Thomas Bauer: Im Englischen wird klar unterschieden zwischen „Play“ und „Gamble“, also etwa vergnüglichem Spiel und Glücksspiel. Bei der Glücksspielsucht geht es immer um ein Spielen um Geld – das macht es zu etwas ganz anderem als ein kindliches Spielen. Es geht um einen Spannungsbogen, der bei einem vom Zufall bestimmten Geldspiel entsteht.
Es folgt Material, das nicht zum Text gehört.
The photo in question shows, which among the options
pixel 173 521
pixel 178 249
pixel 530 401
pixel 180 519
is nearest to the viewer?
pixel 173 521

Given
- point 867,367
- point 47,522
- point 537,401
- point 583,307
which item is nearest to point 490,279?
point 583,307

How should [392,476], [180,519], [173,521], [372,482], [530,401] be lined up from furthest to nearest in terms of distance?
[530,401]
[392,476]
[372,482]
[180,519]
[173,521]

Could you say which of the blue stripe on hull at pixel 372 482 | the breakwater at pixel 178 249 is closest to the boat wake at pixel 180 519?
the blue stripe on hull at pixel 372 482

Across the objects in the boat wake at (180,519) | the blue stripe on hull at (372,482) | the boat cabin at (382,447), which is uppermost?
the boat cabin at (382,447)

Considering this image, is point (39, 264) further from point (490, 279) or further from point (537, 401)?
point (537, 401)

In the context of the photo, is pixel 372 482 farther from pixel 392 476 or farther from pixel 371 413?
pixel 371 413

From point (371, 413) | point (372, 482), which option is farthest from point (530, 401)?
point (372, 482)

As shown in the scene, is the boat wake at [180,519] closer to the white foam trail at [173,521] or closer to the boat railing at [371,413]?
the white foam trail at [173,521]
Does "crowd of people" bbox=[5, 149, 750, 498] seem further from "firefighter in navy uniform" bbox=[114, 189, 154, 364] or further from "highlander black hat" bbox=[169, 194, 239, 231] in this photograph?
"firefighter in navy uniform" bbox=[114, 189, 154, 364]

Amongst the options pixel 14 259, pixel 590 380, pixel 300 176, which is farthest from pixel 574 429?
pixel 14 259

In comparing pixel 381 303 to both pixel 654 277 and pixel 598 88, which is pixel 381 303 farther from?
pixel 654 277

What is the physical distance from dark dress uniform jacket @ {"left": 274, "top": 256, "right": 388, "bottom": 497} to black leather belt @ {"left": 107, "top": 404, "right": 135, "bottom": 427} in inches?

Und nach dieser Spannung werden die Menschen schließlich süchtig, weil der Spannungsbogen immer von Neuem wiederholt werden muss.

An Spielautomaten ist dies ziemlich perfekt umgesetzt: Ein Spiel dauert dort etwa acht Sekunden, also durchläuft der Spieler den Spannungsbogen etliche Male innerhalb einer Minute. Genau diese schnelle Abfolge ist etwas, das das Automatenspiel deutlich riskanter macht als etwa das Lottospiel mit zwei Ziehungen pro Woche.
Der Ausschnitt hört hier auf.